Tonight I’m dining with Greek Goddess and Mrs P at Vini in Surry Hills. I’m not usually out late on a Tuesday night but every Tuesday night Vini puts on a regional dinner and I’ve had this one marked in my diary for a while – well that and the fact we’re all too busy to find another time to get together.
Vini’s regional dinners are four courses for $50, each week focusing on a different region in Italy (their sister restaurant Berta offers something similar with their Sagra dinners on Wednesday). Greek Goddess and I are taking up the wine flight option ($26) and we question Mrs P about possibly being pregnant when she declines a drink – she was famous for wearing long winter scarves in summer trying to hide her first pregnancy – but she assures us she’s not. Tonight we’re taken to Marche, the region form the eastern seaboard of central Italy with the regions of Emilia-Romagna to the north and Abruzzo to the south. Cooking in the Marche is deeply rooted in peasant tradition. Here the home cook rules and they seek to produce food just like nonna used to make.
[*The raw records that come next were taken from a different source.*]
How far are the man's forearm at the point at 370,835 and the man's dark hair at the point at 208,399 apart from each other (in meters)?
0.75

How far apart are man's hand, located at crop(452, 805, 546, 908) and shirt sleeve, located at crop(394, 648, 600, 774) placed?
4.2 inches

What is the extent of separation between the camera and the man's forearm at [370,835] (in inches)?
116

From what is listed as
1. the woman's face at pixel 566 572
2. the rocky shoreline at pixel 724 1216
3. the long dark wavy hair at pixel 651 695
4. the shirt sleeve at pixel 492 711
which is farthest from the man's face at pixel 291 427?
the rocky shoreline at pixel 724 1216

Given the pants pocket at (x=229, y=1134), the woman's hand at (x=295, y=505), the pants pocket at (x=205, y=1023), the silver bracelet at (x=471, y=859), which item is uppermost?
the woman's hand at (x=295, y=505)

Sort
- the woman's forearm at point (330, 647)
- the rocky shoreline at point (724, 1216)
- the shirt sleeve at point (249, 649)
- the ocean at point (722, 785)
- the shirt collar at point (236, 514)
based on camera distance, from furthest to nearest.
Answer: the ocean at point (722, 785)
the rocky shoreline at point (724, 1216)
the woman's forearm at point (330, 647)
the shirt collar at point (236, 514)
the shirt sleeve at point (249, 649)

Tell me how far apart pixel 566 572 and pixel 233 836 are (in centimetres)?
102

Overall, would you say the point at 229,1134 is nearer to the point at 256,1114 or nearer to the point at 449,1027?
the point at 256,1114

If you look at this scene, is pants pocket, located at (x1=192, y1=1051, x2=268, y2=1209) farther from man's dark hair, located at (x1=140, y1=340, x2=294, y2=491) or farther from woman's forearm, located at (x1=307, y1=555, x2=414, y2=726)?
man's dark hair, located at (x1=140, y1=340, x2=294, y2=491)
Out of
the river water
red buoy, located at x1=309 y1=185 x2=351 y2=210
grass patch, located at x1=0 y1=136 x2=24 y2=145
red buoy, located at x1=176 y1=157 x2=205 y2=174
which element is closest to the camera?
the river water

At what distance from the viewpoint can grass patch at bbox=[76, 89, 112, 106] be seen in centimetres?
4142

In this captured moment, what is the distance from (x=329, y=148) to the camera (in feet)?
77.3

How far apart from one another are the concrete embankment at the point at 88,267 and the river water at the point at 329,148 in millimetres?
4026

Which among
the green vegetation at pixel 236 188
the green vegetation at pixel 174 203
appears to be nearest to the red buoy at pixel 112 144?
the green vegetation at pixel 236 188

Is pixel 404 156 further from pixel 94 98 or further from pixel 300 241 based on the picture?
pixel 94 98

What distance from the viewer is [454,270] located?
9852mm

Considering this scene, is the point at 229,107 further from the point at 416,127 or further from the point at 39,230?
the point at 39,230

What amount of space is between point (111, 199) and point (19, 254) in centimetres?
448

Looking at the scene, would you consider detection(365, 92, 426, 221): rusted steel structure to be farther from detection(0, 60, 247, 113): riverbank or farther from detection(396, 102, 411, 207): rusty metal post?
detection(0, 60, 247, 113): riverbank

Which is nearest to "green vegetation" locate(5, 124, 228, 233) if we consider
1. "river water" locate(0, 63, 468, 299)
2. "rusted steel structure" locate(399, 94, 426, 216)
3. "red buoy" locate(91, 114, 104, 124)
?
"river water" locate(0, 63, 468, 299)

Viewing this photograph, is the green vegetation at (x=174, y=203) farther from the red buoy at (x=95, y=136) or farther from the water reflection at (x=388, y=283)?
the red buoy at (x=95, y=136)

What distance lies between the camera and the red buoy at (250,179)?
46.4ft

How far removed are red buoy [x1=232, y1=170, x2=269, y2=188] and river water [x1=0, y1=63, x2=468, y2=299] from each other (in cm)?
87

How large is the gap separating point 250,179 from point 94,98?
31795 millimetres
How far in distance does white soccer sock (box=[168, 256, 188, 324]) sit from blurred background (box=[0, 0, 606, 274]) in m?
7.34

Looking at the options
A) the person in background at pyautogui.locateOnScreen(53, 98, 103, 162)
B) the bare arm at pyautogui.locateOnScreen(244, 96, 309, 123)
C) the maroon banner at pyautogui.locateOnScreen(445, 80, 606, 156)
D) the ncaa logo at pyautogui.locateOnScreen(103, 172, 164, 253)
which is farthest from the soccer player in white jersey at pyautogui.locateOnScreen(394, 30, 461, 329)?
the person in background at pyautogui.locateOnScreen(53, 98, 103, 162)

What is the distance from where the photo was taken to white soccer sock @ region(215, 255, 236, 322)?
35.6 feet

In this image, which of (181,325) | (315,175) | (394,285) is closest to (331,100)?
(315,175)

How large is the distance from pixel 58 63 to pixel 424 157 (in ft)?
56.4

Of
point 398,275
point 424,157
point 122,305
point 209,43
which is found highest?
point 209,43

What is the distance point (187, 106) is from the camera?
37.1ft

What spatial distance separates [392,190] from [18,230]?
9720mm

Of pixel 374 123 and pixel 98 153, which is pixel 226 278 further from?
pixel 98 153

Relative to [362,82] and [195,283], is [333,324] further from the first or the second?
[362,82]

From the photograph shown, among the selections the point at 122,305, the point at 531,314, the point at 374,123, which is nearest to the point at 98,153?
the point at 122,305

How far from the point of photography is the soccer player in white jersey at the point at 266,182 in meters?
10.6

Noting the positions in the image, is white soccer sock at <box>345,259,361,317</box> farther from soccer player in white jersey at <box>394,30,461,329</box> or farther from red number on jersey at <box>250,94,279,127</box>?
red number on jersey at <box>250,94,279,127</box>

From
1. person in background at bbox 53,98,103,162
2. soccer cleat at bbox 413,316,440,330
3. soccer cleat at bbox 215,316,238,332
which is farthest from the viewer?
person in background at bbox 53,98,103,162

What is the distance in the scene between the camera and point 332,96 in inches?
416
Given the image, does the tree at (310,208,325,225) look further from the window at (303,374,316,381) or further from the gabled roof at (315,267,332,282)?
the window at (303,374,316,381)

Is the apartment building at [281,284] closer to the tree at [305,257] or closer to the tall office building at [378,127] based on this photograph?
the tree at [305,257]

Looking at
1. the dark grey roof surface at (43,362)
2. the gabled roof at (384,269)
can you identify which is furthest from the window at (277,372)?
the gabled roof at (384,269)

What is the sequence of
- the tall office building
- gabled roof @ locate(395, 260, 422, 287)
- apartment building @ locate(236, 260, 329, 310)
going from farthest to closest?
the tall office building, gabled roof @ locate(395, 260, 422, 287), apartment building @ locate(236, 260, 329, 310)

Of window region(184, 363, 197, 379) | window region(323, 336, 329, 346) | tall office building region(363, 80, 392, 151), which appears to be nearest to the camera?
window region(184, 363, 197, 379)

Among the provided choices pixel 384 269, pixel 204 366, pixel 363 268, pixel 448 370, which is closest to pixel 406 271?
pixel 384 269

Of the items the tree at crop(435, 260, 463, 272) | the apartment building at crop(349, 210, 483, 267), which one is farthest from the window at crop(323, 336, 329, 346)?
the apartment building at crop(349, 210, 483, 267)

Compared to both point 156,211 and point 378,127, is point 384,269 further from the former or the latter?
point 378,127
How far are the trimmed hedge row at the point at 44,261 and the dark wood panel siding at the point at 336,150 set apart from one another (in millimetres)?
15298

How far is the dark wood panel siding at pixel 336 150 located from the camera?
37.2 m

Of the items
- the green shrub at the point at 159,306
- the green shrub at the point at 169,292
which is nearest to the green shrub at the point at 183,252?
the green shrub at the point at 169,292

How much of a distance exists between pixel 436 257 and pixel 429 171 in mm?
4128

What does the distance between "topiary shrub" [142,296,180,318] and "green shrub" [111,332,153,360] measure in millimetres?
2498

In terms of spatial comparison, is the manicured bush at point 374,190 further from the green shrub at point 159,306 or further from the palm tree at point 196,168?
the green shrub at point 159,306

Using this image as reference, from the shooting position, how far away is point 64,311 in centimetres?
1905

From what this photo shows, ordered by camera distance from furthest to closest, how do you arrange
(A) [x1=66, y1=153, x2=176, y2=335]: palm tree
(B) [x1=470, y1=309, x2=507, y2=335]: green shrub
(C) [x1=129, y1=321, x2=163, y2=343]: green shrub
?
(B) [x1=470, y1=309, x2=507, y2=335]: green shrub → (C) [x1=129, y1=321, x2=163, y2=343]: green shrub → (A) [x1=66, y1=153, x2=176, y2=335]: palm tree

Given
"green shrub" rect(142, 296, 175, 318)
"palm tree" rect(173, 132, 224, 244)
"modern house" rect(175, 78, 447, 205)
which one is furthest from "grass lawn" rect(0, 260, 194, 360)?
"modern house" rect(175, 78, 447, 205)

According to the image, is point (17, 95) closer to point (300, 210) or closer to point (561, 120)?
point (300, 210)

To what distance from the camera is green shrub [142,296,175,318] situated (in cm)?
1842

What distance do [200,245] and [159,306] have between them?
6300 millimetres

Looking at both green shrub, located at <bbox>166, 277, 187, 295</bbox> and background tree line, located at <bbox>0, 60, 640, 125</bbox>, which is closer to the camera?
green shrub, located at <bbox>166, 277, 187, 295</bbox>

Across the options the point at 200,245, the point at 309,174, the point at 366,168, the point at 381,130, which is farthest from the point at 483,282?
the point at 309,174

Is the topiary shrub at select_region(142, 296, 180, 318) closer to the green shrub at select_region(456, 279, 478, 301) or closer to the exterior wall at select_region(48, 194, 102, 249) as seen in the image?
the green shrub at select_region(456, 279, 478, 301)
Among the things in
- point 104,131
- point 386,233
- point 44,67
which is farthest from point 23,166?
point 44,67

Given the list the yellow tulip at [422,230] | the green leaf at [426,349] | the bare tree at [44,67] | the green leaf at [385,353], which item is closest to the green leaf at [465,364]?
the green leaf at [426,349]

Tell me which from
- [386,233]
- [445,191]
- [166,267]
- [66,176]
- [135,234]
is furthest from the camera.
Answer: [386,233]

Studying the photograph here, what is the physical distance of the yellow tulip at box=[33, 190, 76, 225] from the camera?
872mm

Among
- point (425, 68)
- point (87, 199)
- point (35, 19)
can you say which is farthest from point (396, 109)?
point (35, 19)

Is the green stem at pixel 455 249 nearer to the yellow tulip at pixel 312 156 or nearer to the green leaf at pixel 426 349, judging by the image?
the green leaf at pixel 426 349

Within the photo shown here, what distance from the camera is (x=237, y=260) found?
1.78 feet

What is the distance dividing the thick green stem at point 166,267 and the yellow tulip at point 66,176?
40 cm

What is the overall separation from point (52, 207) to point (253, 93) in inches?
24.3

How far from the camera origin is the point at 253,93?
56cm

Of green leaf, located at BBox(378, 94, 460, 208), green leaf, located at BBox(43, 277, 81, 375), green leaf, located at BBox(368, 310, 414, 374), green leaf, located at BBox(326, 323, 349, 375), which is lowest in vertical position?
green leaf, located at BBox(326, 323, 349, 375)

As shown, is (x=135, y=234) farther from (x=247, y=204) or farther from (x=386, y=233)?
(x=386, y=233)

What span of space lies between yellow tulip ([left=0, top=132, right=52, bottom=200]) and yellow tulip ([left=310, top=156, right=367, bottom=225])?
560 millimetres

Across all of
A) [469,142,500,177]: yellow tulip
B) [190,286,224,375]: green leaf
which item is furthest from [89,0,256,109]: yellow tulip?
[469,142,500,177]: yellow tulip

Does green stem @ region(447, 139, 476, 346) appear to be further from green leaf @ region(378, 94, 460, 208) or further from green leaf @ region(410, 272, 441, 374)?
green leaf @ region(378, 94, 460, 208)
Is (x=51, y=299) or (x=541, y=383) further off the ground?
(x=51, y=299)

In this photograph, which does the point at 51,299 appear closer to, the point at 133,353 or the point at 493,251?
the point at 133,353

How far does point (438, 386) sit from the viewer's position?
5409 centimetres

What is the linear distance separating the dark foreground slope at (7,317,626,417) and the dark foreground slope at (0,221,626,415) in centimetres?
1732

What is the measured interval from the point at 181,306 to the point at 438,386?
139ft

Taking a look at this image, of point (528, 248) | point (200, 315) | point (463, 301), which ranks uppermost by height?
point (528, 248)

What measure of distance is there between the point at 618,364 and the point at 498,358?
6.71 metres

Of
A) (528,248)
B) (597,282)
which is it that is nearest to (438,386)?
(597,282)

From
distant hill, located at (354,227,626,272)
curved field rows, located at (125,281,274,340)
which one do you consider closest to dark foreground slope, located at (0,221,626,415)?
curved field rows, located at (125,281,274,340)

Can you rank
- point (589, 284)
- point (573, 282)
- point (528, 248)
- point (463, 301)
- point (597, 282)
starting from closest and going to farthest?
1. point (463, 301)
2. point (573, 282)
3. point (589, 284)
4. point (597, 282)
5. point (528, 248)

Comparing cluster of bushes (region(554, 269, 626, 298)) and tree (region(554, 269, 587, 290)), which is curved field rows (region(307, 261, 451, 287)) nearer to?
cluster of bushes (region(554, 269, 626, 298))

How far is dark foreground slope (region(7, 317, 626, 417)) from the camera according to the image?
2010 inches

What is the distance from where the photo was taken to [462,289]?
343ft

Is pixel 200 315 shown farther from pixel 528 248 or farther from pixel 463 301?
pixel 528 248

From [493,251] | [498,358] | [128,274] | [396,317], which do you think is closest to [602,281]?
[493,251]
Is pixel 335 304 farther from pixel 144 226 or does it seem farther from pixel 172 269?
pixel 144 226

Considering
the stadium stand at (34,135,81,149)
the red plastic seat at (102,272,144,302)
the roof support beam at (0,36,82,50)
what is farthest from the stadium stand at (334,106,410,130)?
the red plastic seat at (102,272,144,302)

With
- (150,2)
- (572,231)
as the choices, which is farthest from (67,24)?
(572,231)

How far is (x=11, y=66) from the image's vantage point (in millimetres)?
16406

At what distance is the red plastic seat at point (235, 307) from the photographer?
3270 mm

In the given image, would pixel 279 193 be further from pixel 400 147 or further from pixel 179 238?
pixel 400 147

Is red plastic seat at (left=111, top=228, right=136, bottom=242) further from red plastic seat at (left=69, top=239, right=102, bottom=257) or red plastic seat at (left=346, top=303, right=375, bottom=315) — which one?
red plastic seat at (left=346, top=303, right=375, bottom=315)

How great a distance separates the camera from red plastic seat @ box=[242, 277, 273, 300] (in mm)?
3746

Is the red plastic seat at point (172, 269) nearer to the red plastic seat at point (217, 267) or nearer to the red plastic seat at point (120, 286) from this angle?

Dishes are based on tradition using local produce, fresh, quality ingredients, all simply put together.
*I’ll apologise now for the shoddy photos – we’re in a very dimly lit room and you know how I hate the flash (it just ams pesky ‘food blogger’)* To start it’s an antipasto of ‘Calamari e moscioio’; ‘Sardoni’; ‘Stoccafisso e patate’ and we’re drinking a Offida Pecorino ’10, C. Marcelli.
Our ‘Calamari e moscioio’ is breaded calamari and steamed mussels deep fried and arrives in a little paper bag with a lemon cheek. I’m not usually a fan of mussels but these little morsels covered in golden crumbs look most appealing – it’s all lovely and tender. The ‘Sardoni’ (sardines) the have been lightly pickled in a warm bath overnight and come served with a crunchy salad of zucchini, green tomatoes and mint… I love green tomatoes – why do they taste so red? Stoccafisso (or stock fish) is based on dried cod; a dish that was once a mainstay of the inland Italian diet and popular amoung sailors in Marche. Tonight our ‘Stoccafisso e patate’ is a lovely stew of dried cod, with potato, tomato and onion. Greek Goddess and I “mmmm…” in unison, it’s so simple and so delicious. I’m interested in the next course ‘Fregancce’ that’s described to us as a simple pasta dish prepared by covering sheets of pasta with peccorino cheese and lots (and lots and lots) of fresh black pepper, then rolled in to a cannelloni of sorts and served in a broth… sold!
Tonight our fregancce sits in a lovely chicken and rabbit broth that I can smell upon arrival to our table… amazing, like a warm comforting bowl of everything I love – this could be my new ‘chicken soup’. The pepper gives it real punch, without being overpowering and the stock balances out the heat as does the creaminess of the Verdicchio Dei, Castelli di Vesi ’09, San Brenzo we’re drinking with it. Next it’s ‘Conglio in porcetta’. Conglio is rabbit and to cook a meat ‘in porchetta’ is to cook it as if it were a roast pig. Tonight our rabbit has been braised and then roasted – the meat is served shredded with some braised fennel and homemade bread in its own juices. Then on another board the loin is served sliced and the liver wrapped in prosuccito then fried (the girls tell me this is all mine…).
Mrs P admits to having never tried rabbit before. The tender meat is full of flavour with lots of fresh herbs and I’m mopping up the beautiful juices with the bread that’s really quite plain – heavenly soft inside and thick and crusty on the edge – it’s perfectly lacking salt. I give the liver a try… but I’ll leave it there.
I love the side dish of pulses (barley and lentils) with sautéed zucchini, tomatoes and fresh herbs. With this we’re drinking a Ciararro Rosso Piceno ’09, Pongelli that Greek Goddess and I aren’t too keen on… it’s a bit to dry and peppery (maybe I had too much in my fregancce) for me. Feeling delightfully full, we still have dessert to come; ‘Casciotta e frutta’.
Traditionally in Marche, dinners end with seasonal fruit and a bowl filled with nectarines, figs, red grapes, plums and baby cucumbers is delivered. We’re also treated to some fresh oozing honeycomb and a lovely cheese (80% sheep’s milk, 20% cow’s milk) and a fruit and nut bread.
Ok, now I really can’t fit anymore in.